**阅读文章**

----------

另外,劳伦斯不喜欢工业社会题材的作品,因为他读过的19 世纪的各种作家
的作品:托马斯·卡莱尔(那位成为工业界巨头之前的年轻的卡莱尔),马休·恩
诺德,约翰,拉斯金和威谦,莫里斯,下面这些从格拉姆·马丁的《工业主义和文
化,1830——1914》(1970)一书中的摘录就说明了这一点。
人们的头脑和心灵以及他们的手都变得机械了。他们丧失了对任何形式的个人
力量和自然力量的信仰。他们所希望和为之奋斗的并不是内在的完美,而是外部的
联系和安排,是规章制度——这样或那样的机械主义。他们所有的努力,联系和观
点都是机械主义的,都有机械主义的特征。(卡莱尔1829)
正是向这种现代最为邪恶的机器的降级和堕落,才把许多民族的人民引向为一
种自由而进行的、徒劳的、无条理的、毁灭性的奋斗之中,而他们自己也无法解释
这种自由的本质(拉斯金,1853)
我曾说过,对机器的信奉是困扰我们的一种危险;我们经常荒唐地将机器置于
一种不相称的地位,这样的机器,如果真有什么益处的话,就是为人民服务;可是
人们总是信奉机器,好像其本身有一种内在的价值似的。(恩诺德,1869)
正是这种对商业的迷信之中有一种内在的终结,这种迷信认为,人是为商业而
造就,而不是商业为人而存在,在这样的迷信中,艺术也暗然失色;人们已不再是
在偶然的时机借助于这种迷信,这样的迷信已充斤于我们日常生活。机器,铁路和
如此种种的东西,现在确实控制着我们,但本来完全可以为我们所控制。(莫里斯,
1883)

----------

(已存储的数据集条目)
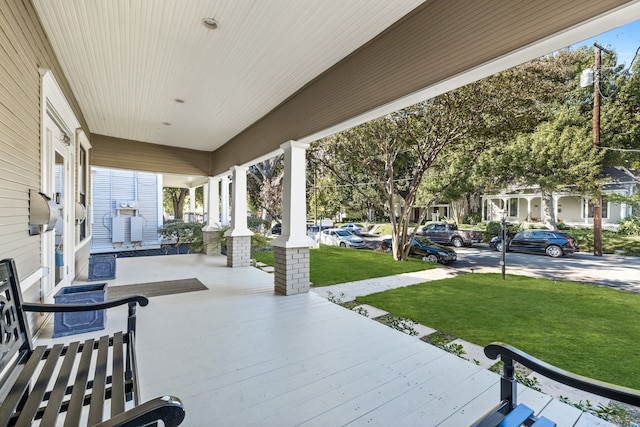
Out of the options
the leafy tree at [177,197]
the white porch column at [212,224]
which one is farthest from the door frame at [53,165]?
the leafy tree at [177,197]

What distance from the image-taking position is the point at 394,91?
2.86 metres

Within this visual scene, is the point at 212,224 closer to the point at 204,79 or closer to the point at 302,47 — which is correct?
the point at 204,79

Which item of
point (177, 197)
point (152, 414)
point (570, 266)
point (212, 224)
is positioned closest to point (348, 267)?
point (212, 224)

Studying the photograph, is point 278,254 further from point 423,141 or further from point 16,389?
point 423,141

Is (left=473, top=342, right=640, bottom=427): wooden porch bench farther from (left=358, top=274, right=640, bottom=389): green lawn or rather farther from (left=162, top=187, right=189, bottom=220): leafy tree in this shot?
(left=162, top=187, right=189, bottom=220): leafy tree

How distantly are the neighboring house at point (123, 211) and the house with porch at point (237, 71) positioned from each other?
5.71 metres

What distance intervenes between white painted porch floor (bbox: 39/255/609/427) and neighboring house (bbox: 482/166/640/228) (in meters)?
6.53

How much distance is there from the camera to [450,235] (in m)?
14.3

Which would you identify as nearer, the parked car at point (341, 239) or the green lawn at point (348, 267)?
the green lawn at point (348, 267)

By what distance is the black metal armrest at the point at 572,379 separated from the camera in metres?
0.98

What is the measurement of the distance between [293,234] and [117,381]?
342 cm

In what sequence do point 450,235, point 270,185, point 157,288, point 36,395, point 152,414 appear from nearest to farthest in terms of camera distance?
point 152,414
point 36,395
point 157,288
point 450,235
point 270,185

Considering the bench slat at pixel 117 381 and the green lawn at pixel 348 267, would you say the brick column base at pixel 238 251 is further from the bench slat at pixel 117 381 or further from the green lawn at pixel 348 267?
the bench slat at pixel 117 381

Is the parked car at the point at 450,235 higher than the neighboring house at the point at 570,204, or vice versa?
the neighboring house at the point at 570,204
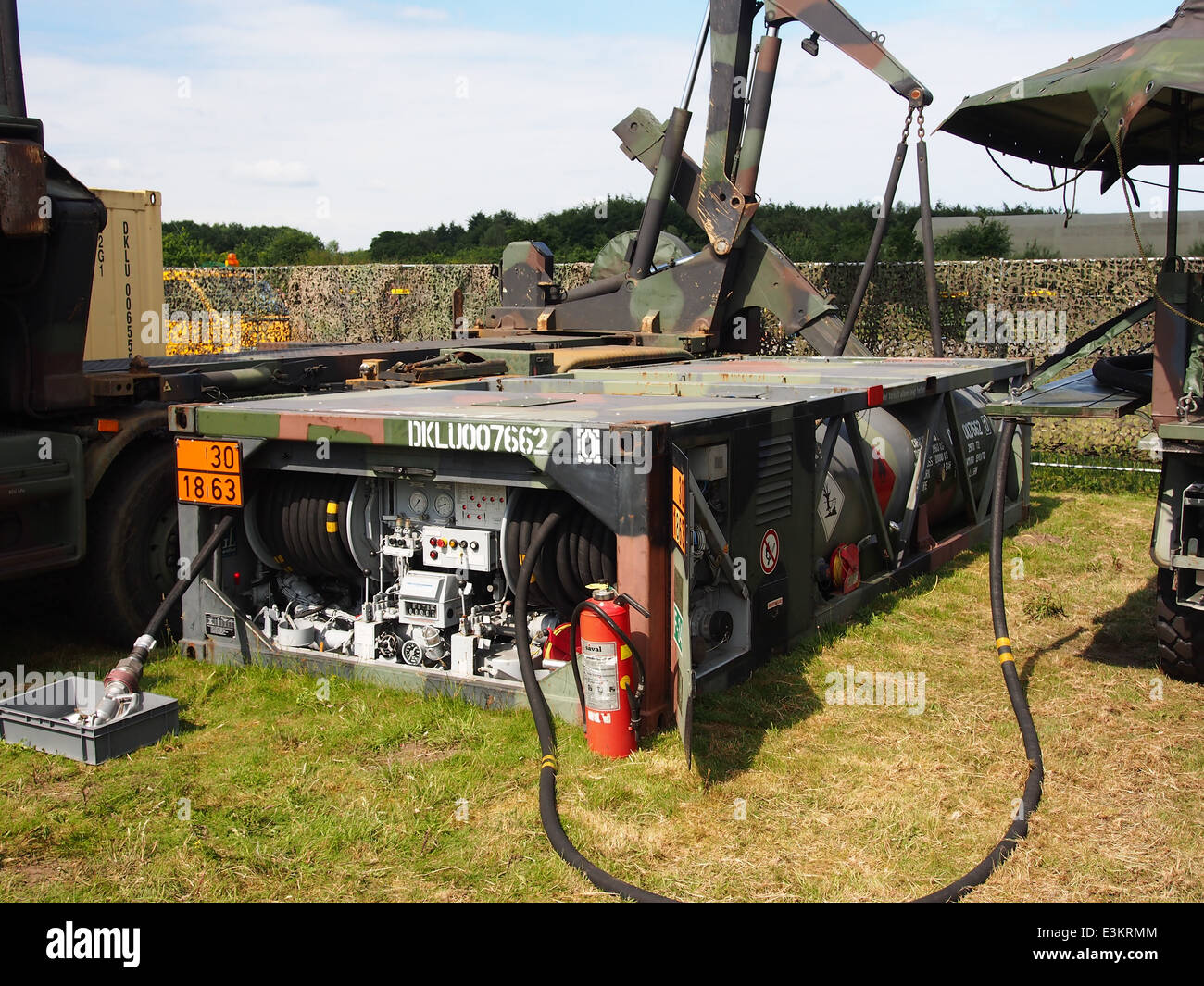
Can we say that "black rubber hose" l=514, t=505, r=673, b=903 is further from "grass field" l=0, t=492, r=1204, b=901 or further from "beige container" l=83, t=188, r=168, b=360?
"beige container" l=83, t=188, r=168, b=360

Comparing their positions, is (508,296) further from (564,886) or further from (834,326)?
(564,886)

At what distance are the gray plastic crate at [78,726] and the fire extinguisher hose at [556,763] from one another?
1.70 m

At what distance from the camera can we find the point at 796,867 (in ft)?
13.2

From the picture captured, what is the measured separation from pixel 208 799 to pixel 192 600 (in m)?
2.02

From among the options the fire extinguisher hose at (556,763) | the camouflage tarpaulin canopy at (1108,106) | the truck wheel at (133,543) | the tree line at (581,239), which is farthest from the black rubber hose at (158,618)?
the tree line at (581,239)

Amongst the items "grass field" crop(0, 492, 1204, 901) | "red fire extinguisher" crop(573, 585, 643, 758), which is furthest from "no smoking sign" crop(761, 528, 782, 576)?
"red fire extinguisher" crop(573, 585, 643, 758)

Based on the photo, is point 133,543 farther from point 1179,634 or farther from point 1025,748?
point 1179,634

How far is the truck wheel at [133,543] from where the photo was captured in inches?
258

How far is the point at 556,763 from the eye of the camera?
483cm

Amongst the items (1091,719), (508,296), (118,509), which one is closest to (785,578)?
(1091,719)

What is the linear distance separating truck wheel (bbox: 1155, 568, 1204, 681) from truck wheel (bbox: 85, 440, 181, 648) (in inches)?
212

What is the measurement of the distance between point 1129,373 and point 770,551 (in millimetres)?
2135

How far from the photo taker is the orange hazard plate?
6203mm

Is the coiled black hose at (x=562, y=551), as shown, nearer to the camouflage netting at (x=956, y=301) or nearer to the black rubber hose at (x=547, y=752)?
the black rubber hose at (x=547, y=752)
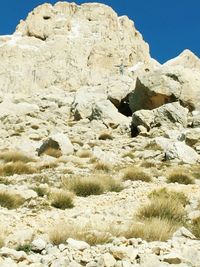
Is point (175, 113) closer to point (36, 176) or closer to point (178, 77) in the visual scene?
point (178, 77)

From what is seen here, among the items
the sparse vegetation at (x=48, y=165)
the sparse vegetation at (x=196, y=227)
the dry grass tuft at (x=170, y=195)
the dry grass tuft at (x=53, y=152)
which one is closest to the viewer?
the sparse vegetation at (x=196, y=227)

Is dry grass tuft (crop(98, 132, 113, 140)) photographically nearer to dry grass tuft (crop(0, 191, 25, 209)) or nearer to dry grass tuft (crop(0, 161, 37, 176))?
dry grass tuft (crop(0, 161, 37, 176))

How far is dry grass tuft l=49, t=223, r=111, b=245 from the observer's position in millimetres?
7914

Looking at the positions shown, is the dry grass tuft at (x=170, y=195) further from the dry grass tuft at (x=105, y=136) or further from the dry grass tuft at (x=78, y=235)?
the dry grass tuft at (x=105, y=136)

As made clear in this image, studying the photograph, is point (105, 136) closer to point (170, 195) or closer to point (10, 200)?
point (170, 195)

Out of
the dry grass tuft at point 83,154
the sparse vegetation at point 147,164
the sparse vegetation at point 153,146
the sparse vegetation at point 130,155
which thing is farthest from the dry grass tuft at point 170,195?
the sparse vegetation at point 153,146

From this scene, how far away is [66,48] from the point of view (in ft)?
438

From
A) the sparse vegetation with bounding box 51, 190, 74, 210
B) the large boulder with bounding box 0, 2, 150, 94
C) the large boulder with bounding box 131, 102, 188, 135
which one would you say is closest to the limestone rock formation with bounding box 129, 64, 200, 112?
the large boulder with bounding box 131, 102, 188, 135

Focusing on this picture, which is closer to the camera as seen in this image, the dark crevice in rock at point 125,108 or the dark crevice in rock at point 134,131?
the dark crevice in rock at point 134,131

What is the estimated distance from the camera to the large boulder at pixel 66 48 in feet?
430

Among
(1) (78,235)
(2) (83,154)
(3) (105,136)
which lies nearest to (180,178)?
(2) (83,154)

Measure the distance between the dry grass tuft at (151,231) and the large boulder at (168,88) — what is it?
90.4 feet

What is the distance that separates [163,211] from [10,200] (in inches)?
133

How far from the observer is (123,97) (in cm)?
4194
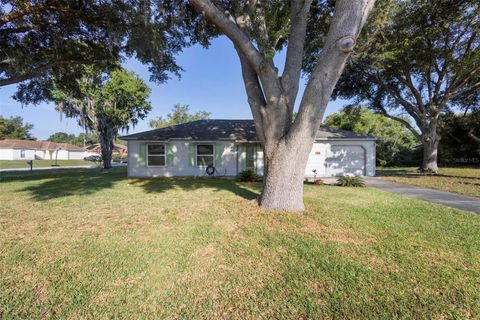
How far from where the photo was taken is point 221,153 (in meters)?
13.0

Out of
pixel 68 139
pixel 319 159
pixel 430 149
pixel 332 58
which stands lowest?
pixel 319 159

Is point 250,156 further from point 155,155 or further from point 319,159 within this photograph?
point 155,155

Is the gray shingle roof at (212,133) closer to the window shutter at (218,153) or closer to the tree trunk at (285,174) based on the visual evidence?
the window shutter at (218,153)

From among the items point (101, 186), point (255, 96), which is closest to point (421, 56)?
point (255, 96)

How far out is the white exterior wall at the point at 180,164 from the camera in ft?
41.9

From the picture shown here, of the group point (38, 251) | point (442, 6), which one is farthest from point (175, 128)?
point (442, 6)

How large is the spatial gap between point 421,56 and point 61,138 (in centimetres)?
10806

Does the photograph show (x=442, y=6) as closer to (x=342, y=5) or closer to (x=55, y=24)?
(x=342, y=5)

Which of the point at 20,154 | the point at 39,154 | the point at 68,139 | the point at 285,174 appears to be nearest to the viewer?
the point at 285,174

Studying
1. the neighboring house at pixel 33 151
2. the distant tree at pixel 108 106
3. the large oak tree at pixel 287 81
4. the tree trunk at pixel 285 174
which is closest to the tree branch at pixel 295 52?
the large oak tree at pixel 287 81

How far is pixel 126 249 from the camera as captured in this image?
3379 millimetres

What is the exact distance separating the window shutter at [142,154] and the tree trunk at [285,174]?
978 centimetres

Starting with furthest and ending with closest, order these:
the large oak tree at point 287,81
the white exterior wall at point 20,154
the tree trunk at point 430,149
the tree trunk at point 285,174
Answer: the white exterior wall at point 20,154 < the tree trunk at point 430,149 < the tree trunk at point 285,174 < the large oak tree at point 287,81

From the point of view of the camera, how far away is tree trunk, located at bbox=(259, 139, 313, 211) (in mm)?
4887
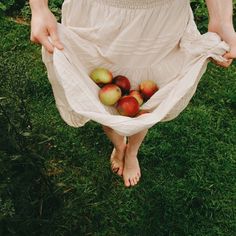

----------

**任务目标**
请列出阅读文章中每段引文括号里注明的作者和年份。 这些记录取自另一个来源。

**问题解答**
卡莱尔,1829
拉斯金,1853
恩诺德,1869
莫里斯,1883